Cite as 2016 Ark. App. 240
ARKANSAS COURT OF APPEALS
DIVISION II
No. CR-15-808
Opinion Delivered: May 4, 2016
STEVEN EDWIN ROBINSON
APPELLANT
APPEAL FROM THE GARLAND
V. COUNTY CIRCUIT COURT
[NO. CR-14-238]
STATE OF ARKANSAS
APPELLEE HONORABLE MARCIA R.
HEARNSBERGER, JUDGE
AFFIRMED
RAYMOND R. ABRAMSON, Judge
A Garland County jury convicted appellant Steven Edwin Robinson of one felony
count of possession of a schedule II controlled substance (cocaine) and one misdemeanor
count of possession of a schedule VI controlled substance (marijuana). Robinson argues on
appeal that the trial court erred in denying his motions for a directed verdict. We affirm
Robinson’s convictions.
At Robinson’s May 27, 2015 jury trial, the State called three witnesses: Officer
Nathan Williams from the Hot Springs Police Department; Margaret Meyers, the property-
and-evidence technician at the Hot Springs Police Department; and Lauren McDonald, a
forensic chemist at the Arkansas State Crime Laboratory. The defense called no witnesses.
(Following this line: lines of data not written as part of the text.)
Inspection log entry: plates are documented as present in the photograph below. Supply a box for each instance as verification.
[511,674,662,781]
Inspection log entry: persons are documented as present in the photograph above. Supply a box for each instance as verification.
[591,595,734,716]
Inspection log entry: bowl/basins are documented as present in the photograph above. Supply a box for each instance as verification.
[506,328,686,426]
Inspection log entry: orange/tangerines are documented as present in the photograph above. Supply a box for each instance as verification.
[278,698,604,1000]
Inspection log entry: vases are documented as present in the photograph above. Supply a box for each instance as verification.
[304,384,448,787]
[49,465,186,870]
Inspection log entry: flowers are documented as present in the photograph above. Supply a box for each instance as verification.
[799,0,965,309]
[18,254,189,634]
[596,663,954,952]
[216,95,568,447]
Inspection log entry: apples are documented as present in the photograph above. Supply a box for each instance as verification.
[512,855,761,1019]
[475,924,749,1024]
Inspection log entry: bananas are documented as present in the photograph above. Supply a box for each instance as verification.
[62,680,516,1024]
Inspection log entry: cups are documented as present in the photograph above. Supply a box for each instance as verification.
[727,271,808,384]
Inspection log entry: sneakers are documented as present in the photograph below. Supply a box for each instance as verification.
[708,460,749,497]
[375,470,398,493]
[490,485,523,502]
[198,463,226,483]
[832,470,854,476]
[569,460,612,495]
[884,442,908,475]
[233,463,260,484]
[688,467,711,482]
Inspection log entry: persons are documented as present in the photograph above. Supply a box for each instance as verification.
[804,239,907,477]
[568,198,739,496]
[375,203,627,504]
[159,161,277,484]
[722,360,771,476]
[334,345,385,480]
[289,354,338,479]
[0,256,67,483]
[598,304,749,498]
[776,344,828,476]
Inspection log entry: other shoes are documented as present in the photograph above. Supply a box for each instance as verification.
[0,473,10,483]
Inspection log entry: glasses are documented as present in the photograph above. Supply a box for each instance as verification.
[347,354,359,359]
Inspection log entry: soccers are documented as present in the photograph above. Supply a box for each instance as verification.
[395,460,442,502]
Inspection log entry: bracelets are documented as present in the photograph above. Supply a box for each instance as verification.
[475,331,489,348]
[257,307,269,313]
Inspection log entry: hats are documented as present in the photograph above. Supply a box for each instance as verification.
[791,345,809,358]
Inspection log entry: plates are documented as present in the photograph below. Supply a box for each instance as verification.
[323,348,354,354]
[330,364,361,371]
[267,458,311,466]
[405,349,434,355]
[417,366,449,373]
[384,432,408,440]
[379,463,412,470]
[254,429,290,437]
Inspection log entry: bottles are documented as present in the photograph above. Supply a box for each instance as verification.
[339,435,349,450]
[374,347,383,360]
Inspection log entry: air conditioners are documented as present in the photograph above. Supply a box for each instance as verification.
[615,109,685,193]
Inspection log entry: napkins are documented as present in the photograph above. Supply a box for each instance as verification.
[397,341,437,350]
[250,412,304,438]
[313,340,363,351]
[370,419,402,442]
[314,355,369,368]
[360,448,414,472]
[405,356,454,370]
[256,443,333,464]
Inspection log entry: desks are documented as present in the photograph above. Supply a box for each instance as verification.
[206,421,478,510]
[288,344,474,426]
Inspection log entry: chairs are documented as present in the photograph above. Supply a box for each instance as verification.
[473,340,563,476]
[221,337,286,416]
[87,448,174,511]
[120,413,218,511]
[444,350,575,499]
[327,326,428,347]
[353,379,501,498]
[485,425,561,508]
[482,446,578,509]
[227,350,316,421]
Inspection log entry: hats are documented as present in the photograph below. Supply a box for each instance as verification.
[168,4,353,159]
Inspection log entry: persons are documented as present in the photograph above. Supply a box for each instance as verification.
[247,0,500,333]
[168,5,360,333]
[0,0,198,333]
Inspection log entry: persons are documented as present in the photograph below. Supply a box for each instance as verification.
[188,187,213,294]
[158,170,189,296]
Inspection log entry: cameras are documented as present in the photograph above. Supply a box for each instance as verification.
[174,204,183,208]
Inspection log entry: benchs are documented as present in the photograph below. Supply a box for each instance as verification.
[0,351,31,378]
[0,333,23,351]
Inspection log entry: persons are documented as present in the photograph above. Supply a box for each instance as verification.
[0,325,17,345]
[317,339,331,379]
The State’s evidence presented at trial established that Officer Williams initiated a traffic
stop on March 10, 2014, after he observed a 2000 model Cadillac DeVille being driven
down the center of both lanes on Grand Avenue. Officer Williams testified that the car was
Cite as 2016 Ark. App. 240
also driven onto the grass median. Officer Williams stated that could smell marijuana when
he approached the vehicle and the driver, later identified as Robinson, produced an Arkansas
ID card rather than his driver’s license.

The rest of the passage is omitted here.